Wij althans niet want het was opnieuw een droge vlucht.
De kapitein
waarschuwt ons dat er onderweg wat stevige onweders hangen. We zullen er rond
vliegen (meevaller) maar het kan wat wiebelen. Eens we in de lucht hangen
krijgen we een indrukwekkend bliksemschouwspel te zien. Het is ondertussen
donker dus je kan je voorstellen hoe de hemel oplicht. Het is eigenlijk zeer
angstaanjagend, daar zo te hangen en al die gigantische elektrische ontladingen
van nabij te aanschouwen. We voelen ons heel nietig en kwetsbaar in ons zwevend
stuk aluminium. En ja, het wiebelt, het botst, het gaat alle richtingen uit. De
aaneenschakeling van bliksems blijft de hemel continu verlichten. Het lijkt
alsof we van het ene naar het andere onweer vliegen. 1 Steward heeft een full
time job met het aan- en uitzetten van het fasten seatbelts-lampje. Wellicht
een weddenschap onder de caps. Ik doe geen oog dicht.
Maar, tegen
middernacht landen we heelhuids in Vancouver, of zoals de steward het zo
lyrisch kon zeggen Welcome to Vancouver, what a fantastic landing this was, Captain.
Dát vinden wij nu hilarisch, maar we zijn blijkbaar de enigen die ermee kunnen
lachen.
Terwijl we naar
de uitgang wandelen, begin ik al na te denken over de prijs van de taxi en
bereid ik me voor op de chaos buiten. De deuren schuiven open en
het blijft
doodstil. Niemand roept of we een taxi willen, niemand probeert ons een hotel
aan te smeren, en waar is dat continue getoeter naartoe? Hola Amigos! Een
beetje enthousiasme? Een beetje onwennig volgen we de pijlen naar de taxi-plaats.
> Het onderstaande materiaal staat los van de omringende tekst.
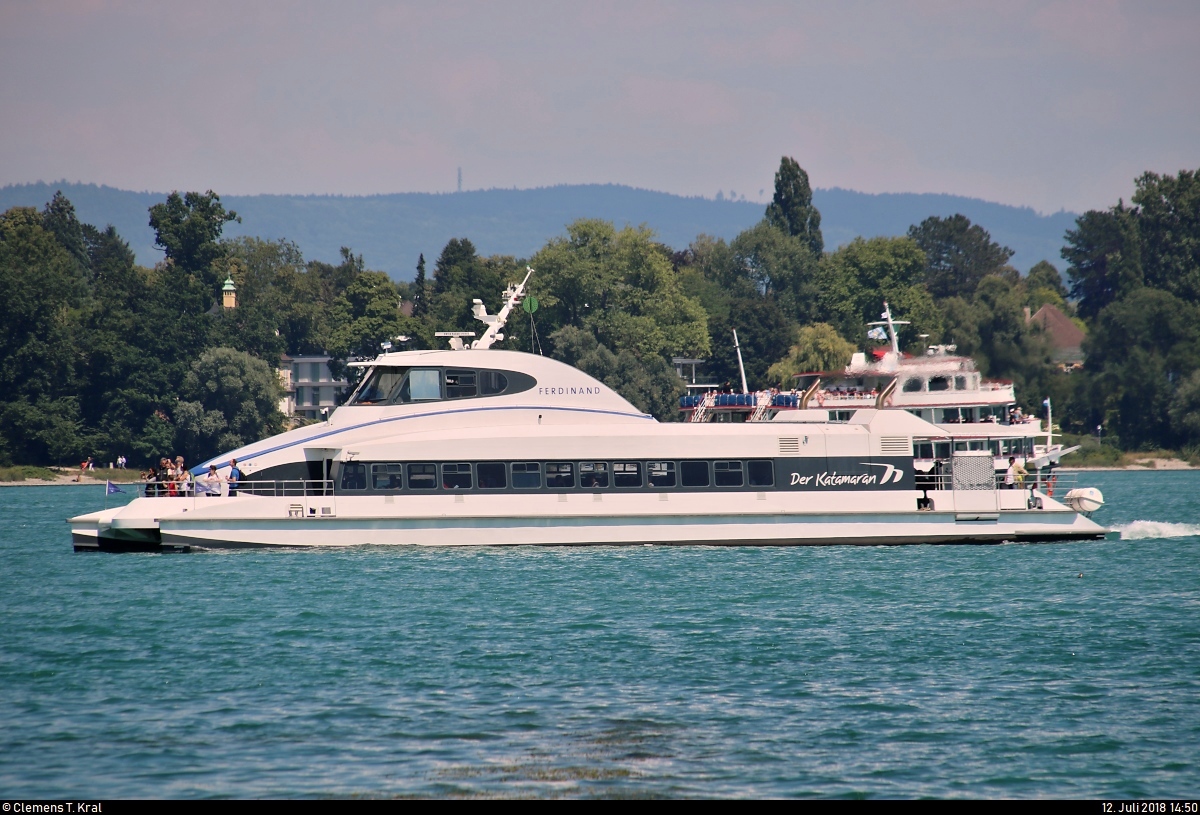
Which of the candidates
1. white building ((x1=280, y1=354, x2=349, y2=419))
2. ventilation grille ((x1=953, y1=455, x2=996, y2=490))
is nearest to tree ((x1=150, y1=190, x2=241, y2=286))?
white building ((x1=280, y1=354, x2=349, y2=419))

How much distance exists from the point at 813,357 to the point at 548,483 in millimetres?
57333

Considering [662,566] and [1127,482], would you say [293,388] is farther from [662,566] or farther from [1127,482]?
[662,566]

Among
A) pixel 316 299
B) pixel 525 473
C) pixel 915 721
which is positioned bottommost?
pixel 915 721

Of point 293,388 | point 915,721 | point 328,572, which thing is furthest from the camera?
Result: point 293,388

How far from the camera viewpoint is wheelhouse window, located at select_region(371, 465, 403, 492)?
29.6 meters

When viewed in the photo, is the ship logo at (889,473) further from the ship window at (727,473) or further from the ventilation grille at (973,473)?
the ship window at (727,473)

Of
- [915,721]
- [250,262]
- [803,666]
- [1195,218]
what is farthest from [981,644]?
[250,262]

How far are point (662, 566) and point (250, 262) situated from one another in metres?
88.2

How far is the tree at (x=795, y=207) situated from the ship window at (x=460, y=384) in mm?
88407

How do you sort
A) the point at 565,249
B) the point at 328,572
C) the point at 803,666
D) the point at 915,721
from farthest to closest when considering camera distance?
the point at 565,249
the point at 328,572
the point at 803,666
the point at 915,721

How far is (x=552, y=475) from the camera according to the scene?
29953 millimetres

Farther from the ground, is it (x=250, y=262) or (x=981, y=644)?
(x=250, y=262)

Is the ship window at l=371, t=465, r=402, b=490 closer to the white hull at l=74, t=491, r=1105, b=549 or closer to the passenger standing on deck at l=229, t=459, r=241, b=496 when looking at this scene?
the white hull at l=74, t=491, r=1105, b=549

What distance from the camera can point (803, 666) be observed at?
17.6 metres
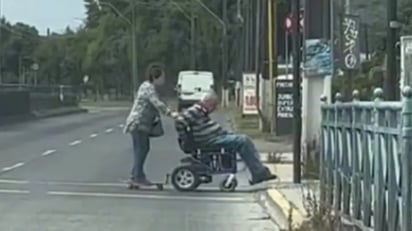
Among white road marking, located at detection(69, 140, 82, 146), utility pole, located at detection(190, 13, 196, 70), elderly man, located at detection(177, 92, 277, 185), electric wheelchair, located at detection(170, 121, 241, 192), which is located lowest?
white road marking, located at detection(69, 140, 82, 146)

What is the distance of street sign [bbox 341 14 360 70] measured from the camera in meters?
17.7

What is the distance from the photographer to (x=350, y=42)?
17.9 m

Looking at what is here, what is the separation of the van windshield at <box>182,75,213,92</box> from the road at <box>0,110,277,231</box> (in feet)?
115

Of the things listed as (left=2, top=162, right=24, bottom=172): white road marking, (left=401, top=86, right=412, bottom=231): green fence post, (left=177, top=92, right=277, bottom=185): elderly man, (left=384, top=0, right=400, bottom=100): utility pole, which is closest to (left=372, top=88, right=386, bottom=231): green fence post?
(left=401, top=86, right=412, bottom=231): green fence post

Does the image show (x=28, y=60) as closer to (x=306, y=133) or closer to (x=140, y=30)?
(x=140, y=30)

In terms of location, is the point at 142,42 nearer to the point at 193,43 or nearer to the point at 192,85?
the point at 193,43

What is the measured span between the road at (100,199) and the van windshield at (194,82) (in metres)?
35.2

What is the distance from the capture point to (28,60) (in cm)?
12788

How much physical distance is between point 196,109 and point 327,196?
5.67m

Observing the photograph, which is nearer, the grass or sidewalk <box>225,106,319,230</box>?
sidewalk <box>225,106,319,230</box>

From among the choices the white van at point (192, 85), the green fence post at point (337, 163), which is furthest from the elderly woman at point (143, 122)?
the white van at point (192, 85)

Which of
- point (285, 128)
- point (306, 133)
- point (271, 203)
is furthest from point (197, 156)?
point (285, 128)

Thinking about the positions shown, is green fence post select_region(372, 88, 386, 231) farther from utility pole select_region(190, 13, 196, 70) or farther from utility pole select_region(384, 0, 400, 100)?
utility pole select_region(190, 13, 196, 70)

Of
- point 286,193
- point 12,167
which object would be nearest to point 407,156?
point 286,193
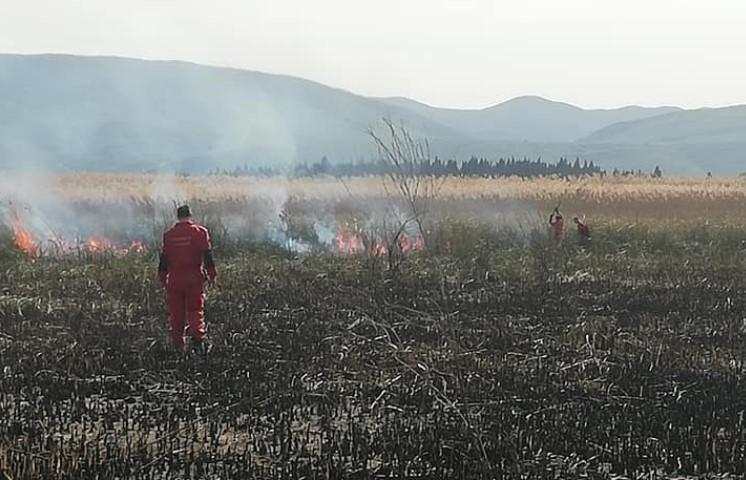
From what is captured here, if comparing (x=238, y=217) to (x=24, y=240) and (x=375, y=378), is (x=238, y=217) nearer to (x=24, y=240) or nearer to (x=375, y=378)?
(x=24, y=240)

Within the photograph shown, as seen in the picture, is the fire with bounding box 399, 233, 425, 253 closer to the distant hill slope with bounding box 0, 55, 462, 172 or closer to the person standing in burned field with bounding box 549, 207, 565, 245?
the person standing in burned field with bounding box 549, 207, 565, 245

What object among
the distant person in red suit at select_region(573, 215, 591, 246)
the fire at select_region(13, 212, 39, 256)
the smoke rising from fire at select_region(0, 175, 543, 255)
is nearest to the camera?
the fire at select_region(13, 212, 39, 256)

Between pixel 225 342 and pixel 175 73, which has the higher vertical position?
pixel 175 73

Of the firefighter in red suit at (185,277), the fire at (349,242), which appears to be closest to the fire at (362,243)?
the fire at (349,242)

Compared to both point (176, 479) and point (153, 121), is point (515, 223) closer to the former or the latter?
point (176, 479)

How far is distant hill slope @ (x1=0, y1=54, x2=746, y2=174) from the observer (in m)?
49.4

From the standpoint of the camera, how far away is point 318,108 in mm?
119750

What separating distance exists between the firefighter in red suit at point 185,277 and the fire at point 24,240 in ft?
27.3

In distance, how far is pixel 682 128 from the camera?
17688 centimetres

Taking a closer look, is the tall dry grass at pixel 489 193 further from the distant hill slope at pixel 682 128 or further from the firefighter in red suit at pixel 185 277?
the distant hill slope at pixel 682 128

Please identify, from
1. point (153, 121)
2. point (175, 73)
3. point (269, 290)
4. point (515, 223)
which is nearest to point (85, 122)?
point (153, 121)

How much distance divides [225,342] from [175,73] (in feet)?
242

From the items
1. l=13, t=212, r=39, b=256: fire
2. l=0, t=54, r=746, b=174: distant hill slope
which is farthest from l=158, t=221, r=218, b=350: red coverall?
l=0, t=54, r=746, b=174: distant hill slope

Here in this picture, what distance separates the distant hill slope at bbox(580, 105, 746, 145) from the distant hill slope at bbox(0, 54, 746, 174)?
31.0 m
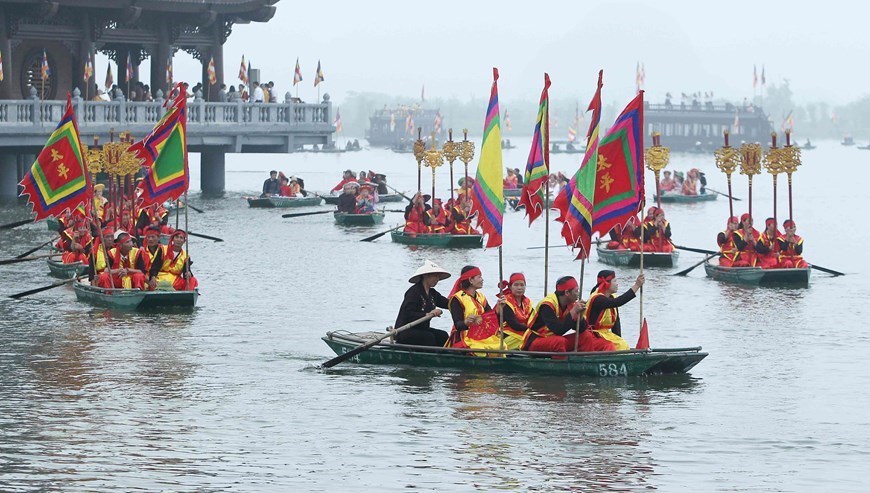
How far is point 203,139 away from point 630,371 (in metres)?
41.3

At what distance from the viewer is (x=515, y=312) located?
23281 millimetres

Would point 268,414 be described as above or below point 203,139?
below

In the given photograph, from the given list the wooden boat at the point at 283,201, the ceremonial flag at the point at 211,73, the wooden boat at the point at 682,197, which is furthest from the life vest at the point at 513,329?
the wooden boat at the point at 682,197

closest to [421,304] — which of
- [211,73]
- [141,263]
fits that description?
[141,263]

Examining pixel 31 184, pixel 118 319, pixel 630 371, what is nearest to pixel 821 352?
pixel 630 371

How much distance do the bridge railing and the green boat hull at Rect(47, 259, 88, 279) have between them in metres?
19.0

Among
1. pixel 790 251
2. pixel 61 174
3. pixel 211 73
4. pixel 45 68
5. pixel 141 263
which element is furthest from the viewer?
pixel 211 73

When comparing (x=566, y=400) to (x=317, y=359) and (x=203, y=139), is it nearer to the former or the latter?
(x=317, y=359)

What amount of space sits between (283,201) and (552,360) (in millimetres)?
39749

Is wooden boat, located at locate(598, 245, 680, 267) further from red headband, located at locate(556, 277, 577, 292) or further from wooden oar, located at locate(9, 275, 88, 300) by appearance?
red headband, located at locate(556, 277, 577, 292)

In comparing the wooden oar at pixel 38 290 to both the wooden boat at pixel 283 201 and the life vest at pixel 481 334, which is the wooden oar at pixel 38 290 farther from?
the wooden boat at pixel 283 201

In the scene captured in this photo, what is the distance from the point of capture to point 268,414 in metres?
21.2

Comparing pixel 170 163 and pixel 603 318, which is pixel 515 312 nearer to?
pixel 603 318

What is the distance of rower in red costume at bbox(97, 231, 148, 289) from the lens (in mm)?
30406
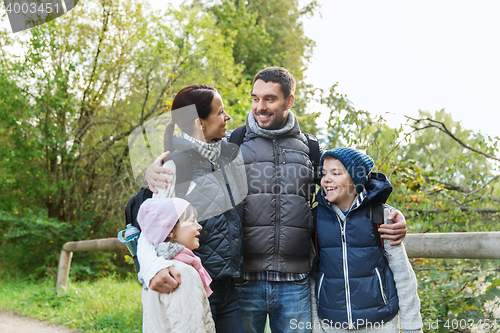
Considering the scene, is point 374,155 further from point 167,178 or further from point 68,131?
point 68,131

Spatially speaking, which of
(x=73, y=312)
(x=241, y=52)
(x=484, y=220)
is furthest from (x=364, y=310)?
(x=241, y=52)

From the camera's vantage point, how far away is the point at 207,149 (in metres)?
2.17

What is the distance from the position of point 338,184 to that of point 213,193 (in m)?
0.70

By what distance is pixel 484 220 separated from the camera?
4281 mm

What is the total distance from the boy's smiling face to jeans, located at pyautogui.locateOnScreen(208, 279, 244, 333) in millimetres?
718

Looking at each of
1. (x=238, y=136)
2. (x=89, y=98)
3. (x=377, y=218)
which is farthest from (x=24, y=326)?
(x=89, y=98)

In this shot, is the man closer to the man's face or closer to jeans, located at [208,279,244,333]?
the man's face

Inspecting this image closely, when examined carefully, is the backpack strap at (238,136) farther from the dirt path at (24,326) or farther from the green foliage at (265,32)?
the green foliage at (265,32)

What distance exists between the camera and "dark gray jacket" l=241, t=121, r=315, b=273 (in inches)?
92.3

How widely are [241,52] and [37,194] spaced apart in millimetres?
8428

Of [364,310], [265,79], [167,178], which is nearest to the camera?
[167,178]

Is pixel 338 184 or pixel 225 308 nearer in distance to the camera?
pixel 225 308

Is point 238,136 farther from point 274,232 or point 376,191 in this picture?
point 376,191

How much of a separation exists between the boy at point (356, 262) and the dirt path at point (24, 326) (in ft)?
12.4
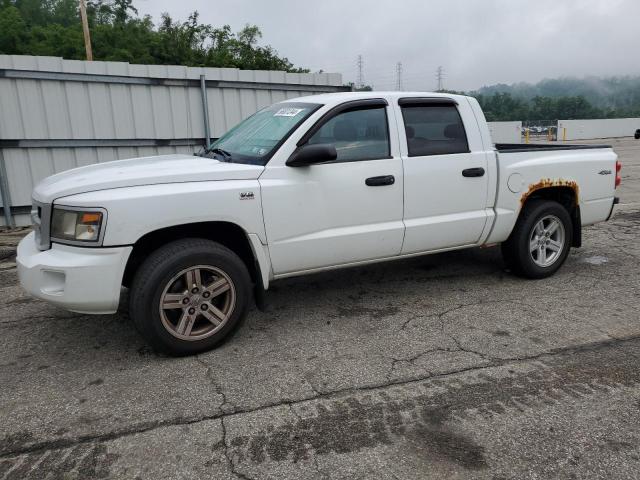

Daar krijgen we direct verontschuldigingen aangeboden omdat er geen wagen
beschikbaar is. 2 Minuten later staat er een blinkende auto, zonder deuken, met
ongebarsten ramen, lederen zetels en een proper gewassen en gesteven
taxi-chauffeur. Over de prijs wordt niet gesproken, dat hangt uit in zijn taxi,
flat rate, en silencio tot in het centrum. Hier is geen lol aan, we stappen in en
zoemen weg. Oh, die taxi heeft ook 4 ronde wielen en vering, vergeten dat dat
bestond. Als we in de stad komen valt onze mond nog verder open. Huizen met
puntdaken, huizen met daken tout court, voortuinen, voetpaden, en die rust, die
oorverdovende stilte. Het is inderdaad een echte cultuurshock. Gewoon niet bij
stilgestaan dat we terug in de Westerse Wereld gingen terechtkomen. Maar het
voelt allemaal terug zo vertrouwd aan. We zuchten en laten ons ontspannen
neerzakken in de comfortabele zetels. Ik ben ineens doodmoe. We zijn er
geraakt. Zelfs het gekeuvel van de dronken discotheekgangers aan de overkant
van t straat kan onze nachtrust nauwelijks storen.